5.1. Come condivisibilmente affermato dalla giurisprudenza, è consentito alla P.A. “dare ai fatti già contestati una diversa qualificazione, anche qualora tale nuova qualificazione possa portare allapplicazione di una sanzione più grave rispetto a quella inizialmente ipotizzata dallorgano che ha attivato il procedimento, ovviamente garantendo sempre allincolpato la possibilità di utilizzare in sede procedimentale adeguati strumenti di difesa” (cfr. T.A.R. Lazio, Sez.
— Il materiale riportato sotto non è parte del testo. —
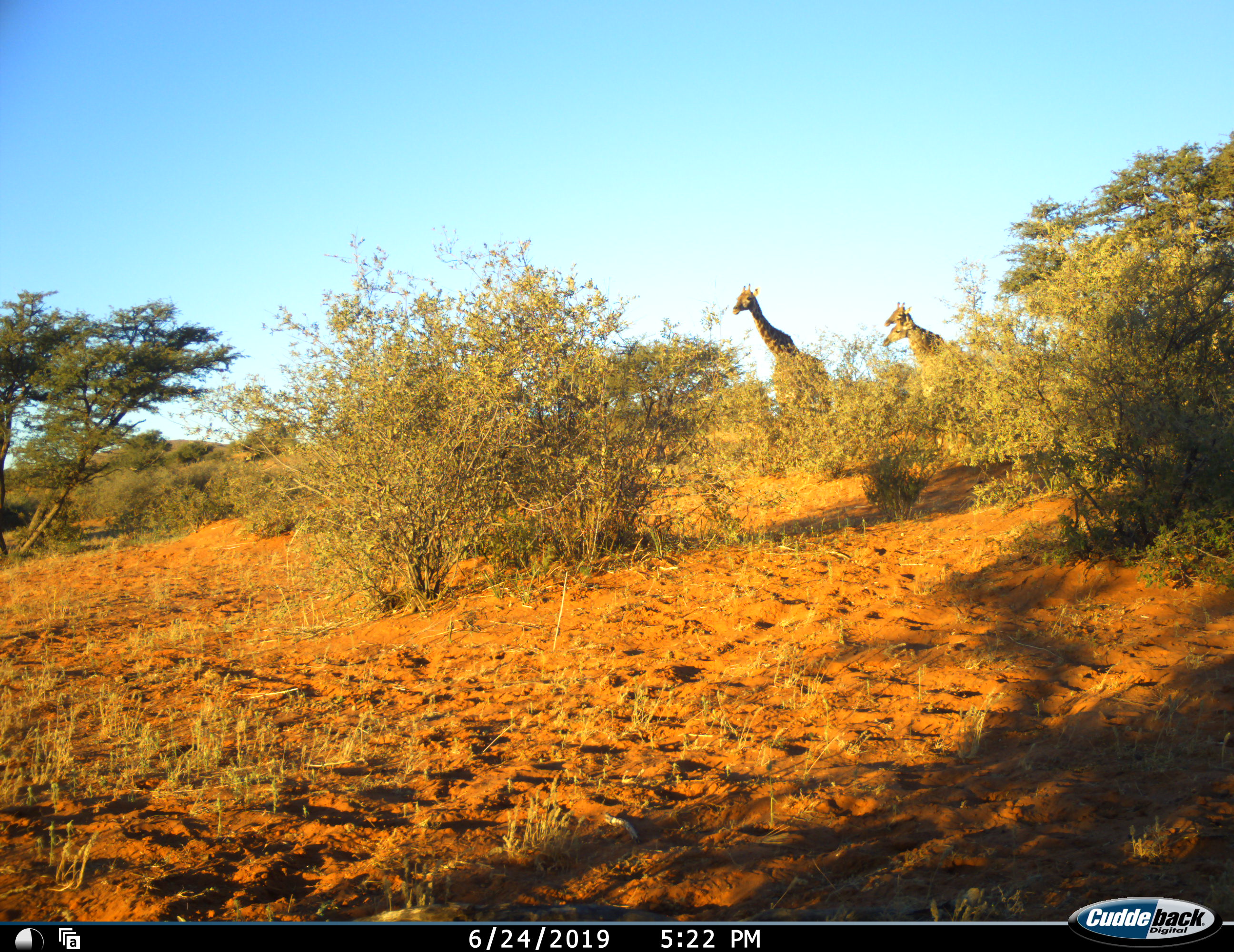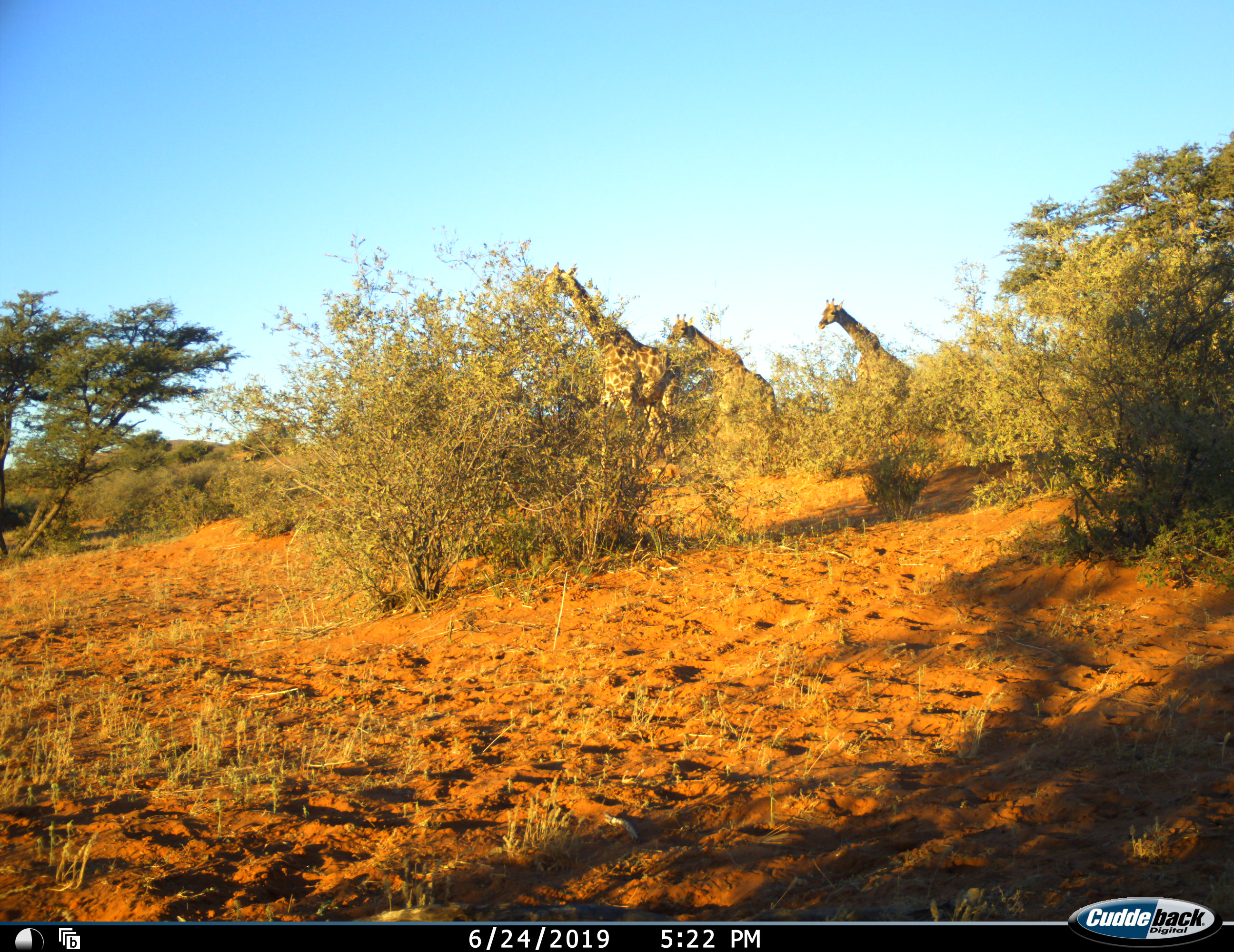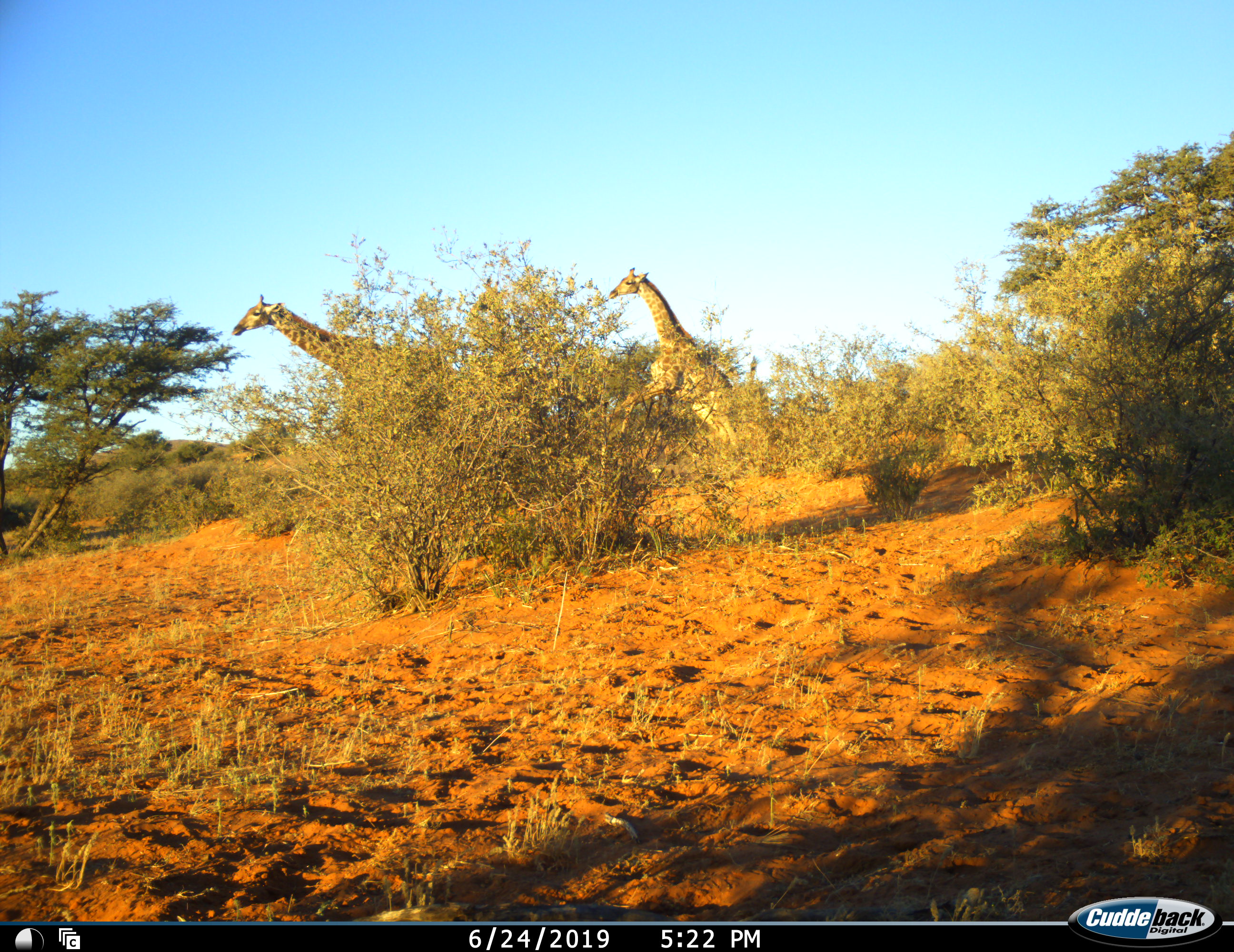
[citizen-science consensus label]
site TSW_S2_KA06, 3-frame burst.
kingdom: Animalia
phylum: Chordata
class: Mammalia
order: Artiodactyla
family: Giraffidae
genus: Giraffa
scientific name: Giraffa camelopardalis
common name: giraffe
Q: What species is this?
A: Giraffe (Giraffa camelopardalis).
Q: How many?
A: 3.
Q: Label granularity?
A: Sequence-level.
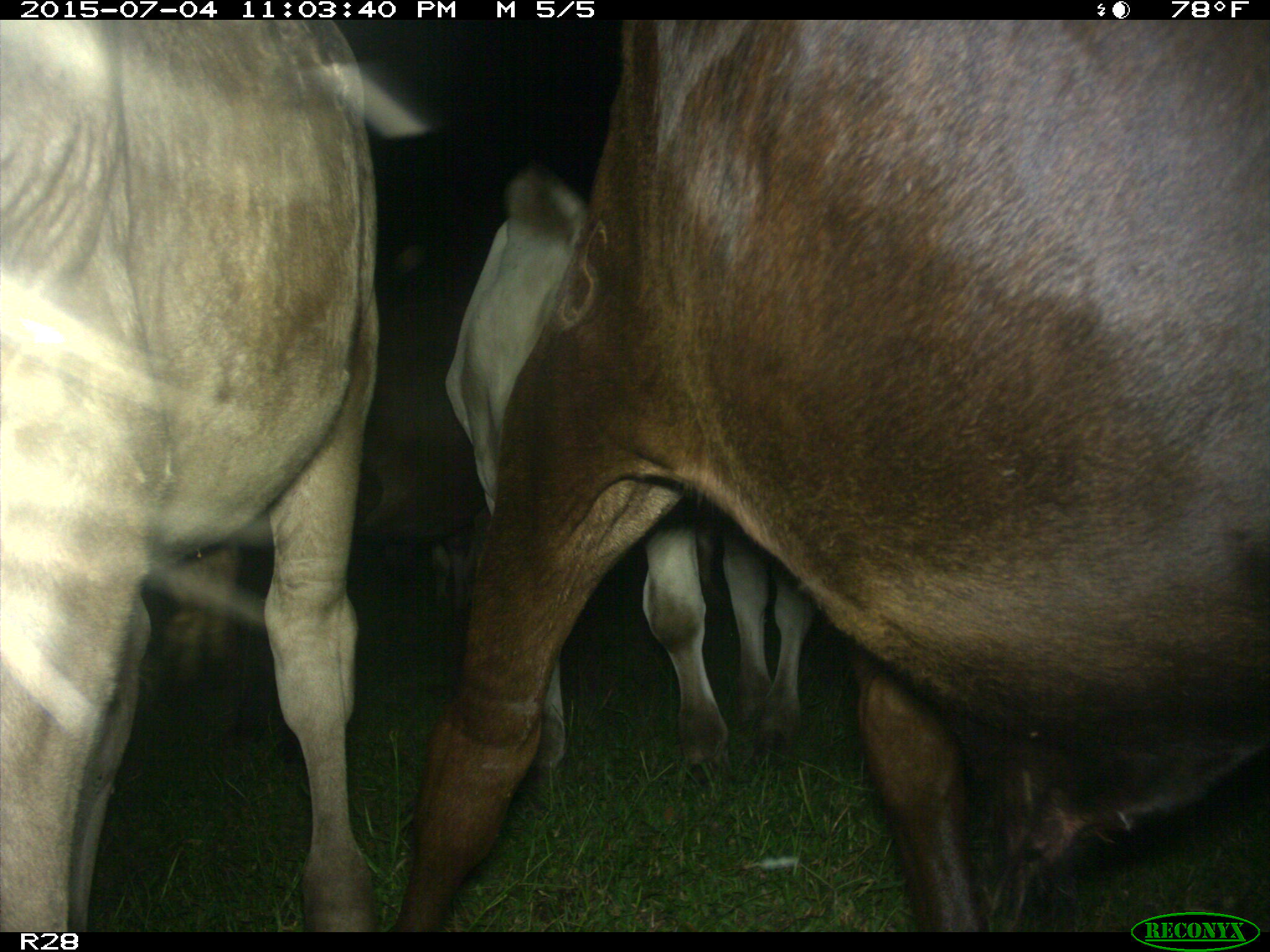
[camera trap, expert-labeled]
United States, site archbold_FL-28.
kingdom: Animalia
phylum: Chordata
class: Mammalia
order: Artiodactyla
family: Bovidae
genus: Bos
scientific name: Bos taurus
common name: domestic cow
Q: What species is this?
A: Bos taurus (domestic cow).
I Bis, 15 aprile 2015 n. 5532).

5.2. Né rileva, in senso contrario, la circostanza che la Commissione di disciplina si fosse espressa, con giudizio espresso all’unanimità, per la irrogazione della sanzione disciplinare del “rimprovero”, giacché detto giudizio, alla stregua del chiaro disposto dell’art. 1399, comma 6, del D. Lgs. n. 66/2010, non è vincolante per l’organo decisore; inoltre il Comandante della Legione Carabinieri Puglia, nel discostarsi da tale giudizio, ha compiutamente individuato le ragioni sottese alla sua diversa valutazione, le quali sono state esaustivamente argomentate nel verbale della seduta disciplinare.

6. In definitiva, l’Amministrazione militare, oltre ad utilizzare le risultanze istruttorie acquisite nel corso delle attività investigative condotte dalla Procura della Repubblica presso il Tribunale di -OMISSIS- quali elementi fattuali idonei a supportare il giudizio disciplinare, valutandone la rilevanza in tale prospettiva, ha congruamente analizzato la complessiva condotta tenuta dal ricorrente nella vicenda in esame; non sono configurabili il denunciato travisamento dei fatti, né l’erronea motivazione e il vizio istruttorio nell’operato amministrativo, come pure risulta assente il lamentato difetto di proporzionalità della sanzione inflitta, in quanto essa è rapportata alla rilevanza della condotta posta in essere dal militare, oltreché idonea a tutelare e a garantire il buon andamento e l’imparzialità dell’Amministrazione.

7. Per tutto quanto innanzi esposto, il ricorso deve essere respinto, in quanto infondato; le spese di lite seguono la soccombenza e sono liquidate come in dispositivo.

P.Q.M.

Il Tribunale Amministrativo Regionale per la Puglia – Lecce, Sezione Seconda, definitivamente pronunciando sul ricorso, come in epigrafe proposto, lo respinge.

Condanna il ricorrente alla refusione delle spese di lite sostenute dall’Amministrazione resistente, che liquida nella complessiva somma di € 2.000,00 (duemila/00).

Ordina che la presente sentenza sia eseguita dall’autorità amministrativa.

Ritenuto che sussistano i presupposti di cui all’articolo 52, commi 1 e 2, del decreto legislativo 30 giugno 2003, n. 196, e dell’articolo 9, paragrafo 1, del Regolamento (UE) 2016/679 del Parlamento europeo e del Consiglio del 27 aprile 2016, a tutela dei diritti o della dignità della parte interessata, manda alla Segreteria di procedere all’oscuramento delle generalità nonché di qualsiasi altro dato idoneo ad identificare il ricorrente o altri soggetti comunque citati.

Così deciso in Lecce nella camera di consiglio del giorno 19 gennaio 2022.

Depositato in Cancelleria, il giorno 22 febbraio 2022.

TAR Puglia – Lecce, Sentenza 22 febbraio 2022, n. 304 -.